Feeling blue at work? According to Keio University professor Takashi Maeno, there are science-backed reasons explaining why workers may feel so distressed.
Maeno, the dean of the Graduate School of System Design and Management at the university, has used a scientific approach to study psychological well-being. He said modern research has made it possible to learn about what conditions help people feel happy and how to improve workplace happiness.
“Since around the 1980s, researchers have discovered statistical methods to measure people’s level of happiness,” he said during a recent interview with The Japan Times.
Maeno is among Japan’s pioneers in well-being studies. He has advised the government about raising productivity and promoting innovation at companies.
Despite increasing awareness about employee happiness among Western companies, particularly in the IT sector, Japanese firms have been slow to adopt reforms, Maeno said, adding that a key for growth is making people happier.
A professor of mechanical engineering, Maeno once developed algorithms to create artificial emotions that let robots appear to express human-like joy and laughter. But he realized that making people happy is more important for society than creating robots that just look happy.
In his 2013 book “Shiawase no Mechanism” (“Mechanism of Well-Being”), Maeno explains how to measure happiness.
In an online survey, Maeno asked 87 questions regarding psychological well-being. He then analyzed answers from 1,500 Japanese respondents, using a statistical approach to find out what kind of characteristics happy people have in common.

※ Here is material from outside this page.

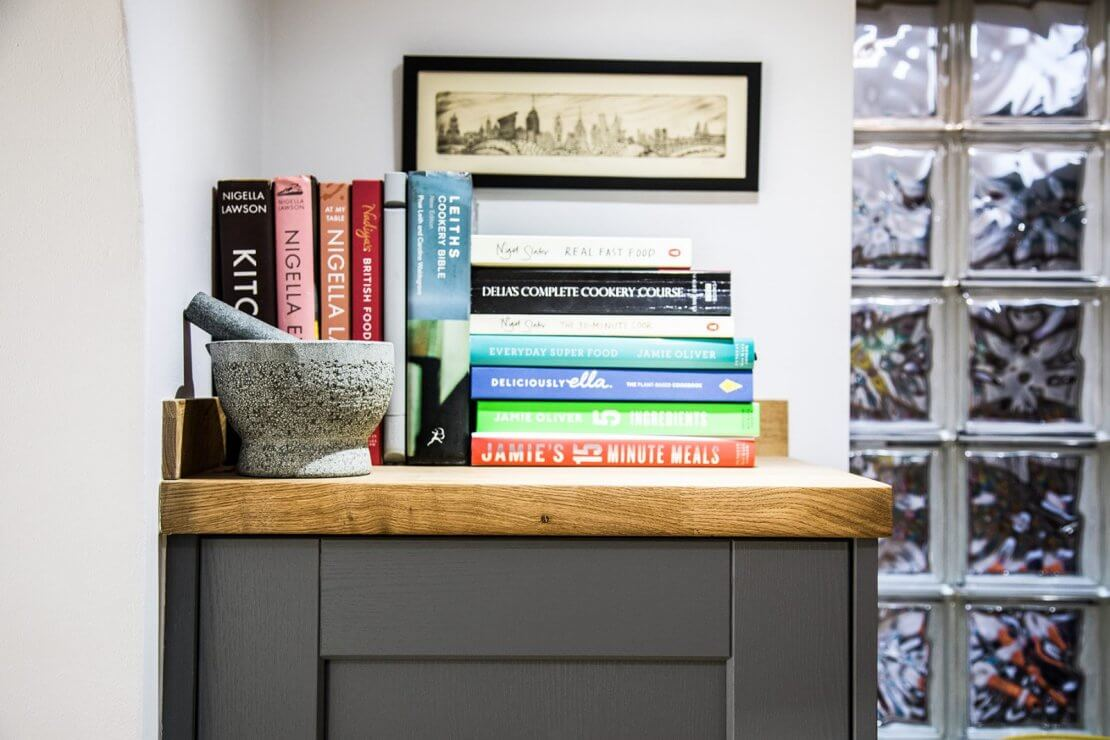top of kitchen cupboard with cookery recipe books and mortar and pestle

As a result, he found that people tend to feel happy when four factors are fulfilled at high levels: Self-realization and growth, connection and gratitude, a sense of optimism, and independence.

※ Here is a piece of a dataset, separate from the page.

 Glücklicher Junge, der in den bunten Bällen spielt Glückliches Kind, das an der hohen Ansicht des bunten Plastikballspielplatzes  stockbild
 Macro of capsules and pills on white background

The first factor is related to the ability to realize strengths and enjoy opportunities to exert and develop them. The second is about whether people are surrounded by a diverse group and have opportunities to feel appreciated for what they do. The third covers feelings of confidence in having control over situations and the ability to quickly recover from setbacks. The fourth is about the likelihood of people comparing themselves to others. Those who are less likely to worry about what others think tend to be happier, according to the findings.
Considering the factors, which Maeno calls “the four leaves of a lucky clover,” he said the typical hierarchical, top-down corporate culture only creates unhappy workers.
Although Japan boasts the world’s third-largest economy, its population is known to be less happy compared with other advanced countries.
The United Nation’s World Happiness Report 2017, released in March, ranked Japan No. 51 among 155 countries — behind advanced nations such as the United States (14), Germany (16) and France (31). Japan was also ranked lower than some developing economies, including Mexico (25) and Taiwan (33).
The U.N. survey asked respondents to rate their lives on a scale of 0 to 10 regarding conditions such as how much social support they had available, how much freedom they had in making life choices, feelings about corruption in their society and about their own generosity. The survey also covered other factors, such as real gross domestic product per capita and healthy life expectancy. Norway topped the list, followed by Denmark and Iceland.
Maeno said the result of the U.N. survey doesn’t necessarily mean Japanese people are unhappy compared with people in other countries, given that the Japanese tend to give relatively low scores about their feelings of happiness. The method used to gauge happiness for the U.N report differs from the one used in Maeno’s study.
However, that doesn’t change the fact that Japanese society, especially workplaces, can be rather insensitive about happiness, he said.
He said a major problem with many companies is that they are still bound to a traditional, profit-driven corporate model established during the postwar period of high economic growth, when producing a certain product as quickly as possible was key to thriving.
Maeno said the hierarchical system worked fairly well when companies could enjoy promising growth and employees were rewarded with constant salary increases — but as growth slowed, the system’s negative aspects became more conspicuous.
“Employees working at hierarchical organizations often have little autonomy over what they do at work, because they are expected to do only the things ordered by their bosses,” he said.
Also, people working in a top-down system are given few opportunities to expand their network within and outside the company, he added.
But with the economy having undergone a major shift, Maeno said companies need to change the hierarchical culture and seek ways to boost worker happiness if they want to survive.
According to Maeno, companies with happy employees are more sustainable because happy people work more productively and creatively and are more likely to put innovative ideas into practice.
“Studies suggest wealth coming from money and social position doesn’t last long because it requires constant, ever-increasing growth,” he said. “Companies tried to become sustainable by pursuing more profit, believing that would eventually make people happy. But ironically, what people have done was quite the opposite.”
To improve labor productivity, the government is promoting reform initiatives and urging the private sector to take actions such as restricting excessive overtime and allowing flexible work styles.
But Maeno said the fundamental problem that prevents companies from becoming more productive is a lack of measures to boost worker happiness.
“People aren’t bothered by long work hours if they are happy about their jobs,” he said.
With economic growth no longer promising, Maeno said what the nation needs is a movement to make people happier.
“We need to realize we no longer live in the 20th century society, where building a bigger pyramid could make a company the winner,” he said.